Ramazan ayının bu şekilse sessiz geçmesine üzüldüklerini belirten Deniz, “Yüreğimiz gerçekten de çok buruk. Söyleyecek söz dahi bulamıyorum. Aslında nefsimizi hesaba çekeceğimiz bir dönem yaşıyoruz. Hüzün dolu Ramazan ayı derken, bu hüzünlü Ramazan ayının maneviyat ikliminin yüksek mertebesine ve derecesine çıkartabileceğimiz bir dönem ve bir Ramazan yaşıyoruz. Bahanelerimizin çok olacağı bir Ramazan ayı yaşıyoruz. Ama kendi nefsimizi sağlama aldığımızda ve Allah'a tevekkül ettiğimizde yine tefekkür edebileceğimiz bir Ramazan ayındayız. Evet, çok buruk bir Ramazan ayı içerisine girdik. Daha önce de buruk Ramazanlar yaşadık ama camilerin kapanmasıyla cemaatle namaz kılınmasına bir süre ara verilmesiyle Ramazan ayı daha da buruklaştı.” dedi.
“Allah ile olan iletişimimiz ve muhabbetimiz her daim bakidir”
Deniz, 16 Marttan bu yana da cuma namazı başta olmak üzere camilerde cemaatle namaz kılınmasına ara verildiğini anımsatarak şunları söyledi: “Bu durumu güzel bir fırsata çevirebiliriz. Güzel bir değerlendirme yaparak ve tefekkür ederek nefsimizi hesaba çekebiliriz. Daha güzel Ramazan aylarına kavuşmak ve daha güzel bir yaşam kavuşabilmek, Allah ile olan iletişimimiz ve muhabbetimiz her daim bakidir. Muhabbetimizi daha da genişletmek ve güzelleştirmek açısından nefsimizi hesaba çekip bu salgından inşallah daha güzel bir şekilde kurtulabiliriz.”

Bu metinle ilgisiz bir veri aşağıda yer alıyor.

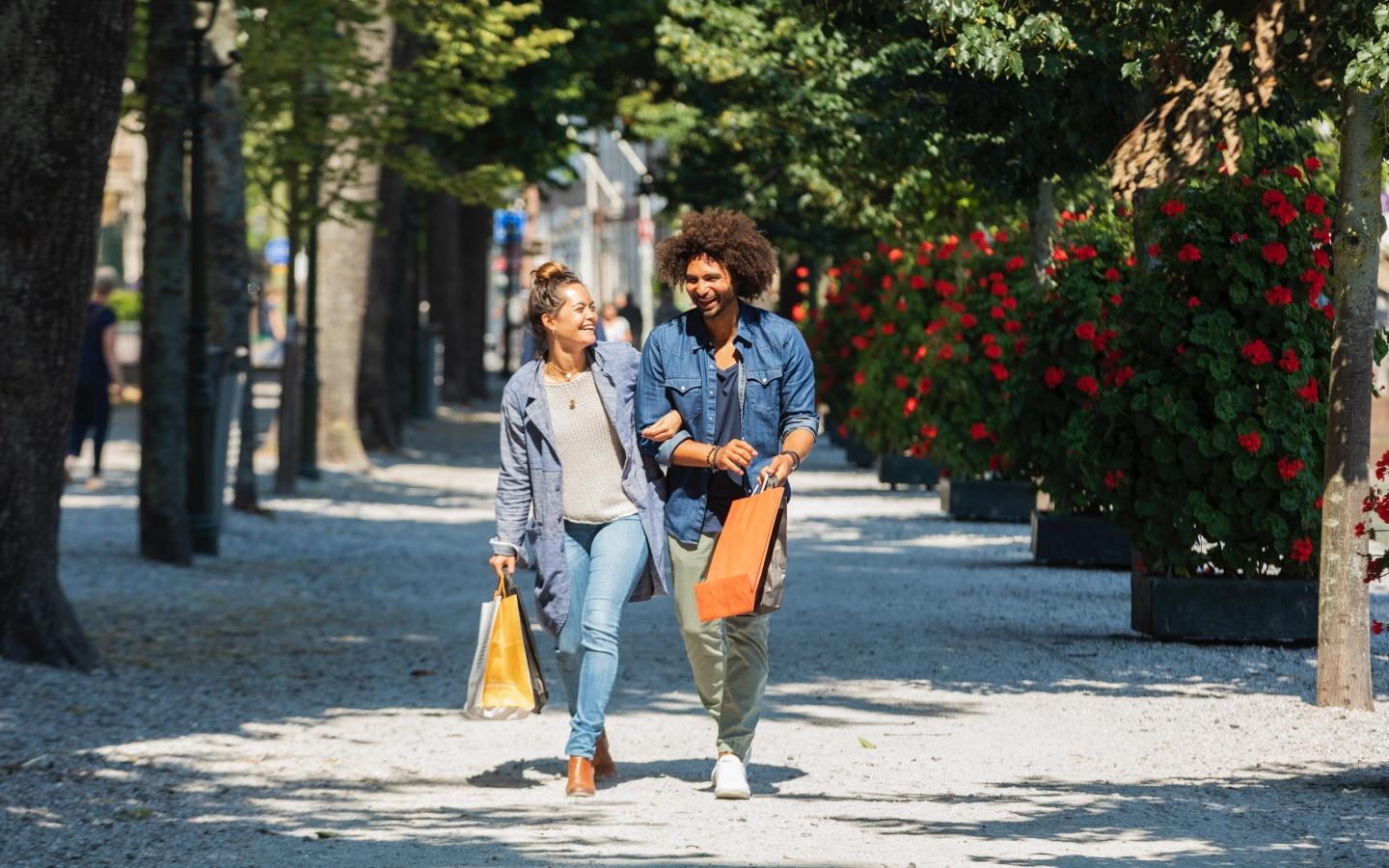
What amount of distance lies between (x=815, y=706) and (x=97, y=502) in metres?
12.9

“Camilerimizi güzelleştiren cemaattir”
Camilerin cemaatiyle güzel olduğunu vurgulayan Deniz, “Camilerimizi güzelleştiren aslında cemaattir. Camiler her ne kadar süslü de yapsak cemaat olmadığı müddetçe camilerimiz sessizdir. Bu Ramazan ayında mukabelemizi, teravih namazımızı tek başımıza camide hüzünlü ve buruk bir şekilde kılıyoruz. Normal şartlarda her Ramazan ayında olan coşku, çocuk sesleri, kadınların camilere gelmesi ve genci, yaşlısı, kadını, erkeği ile aynı ortamda aynı safta kardeşçe namaza durmamız, Allah'a yönelmemiz çok daha güzeldir. Hüzünlüyüz ve cami cemaatimizi özledik. İnşallah Rabbim bizleri o coşkulu Ramazan aylarına tekrar kavuşturur.” temennisinde bulundu.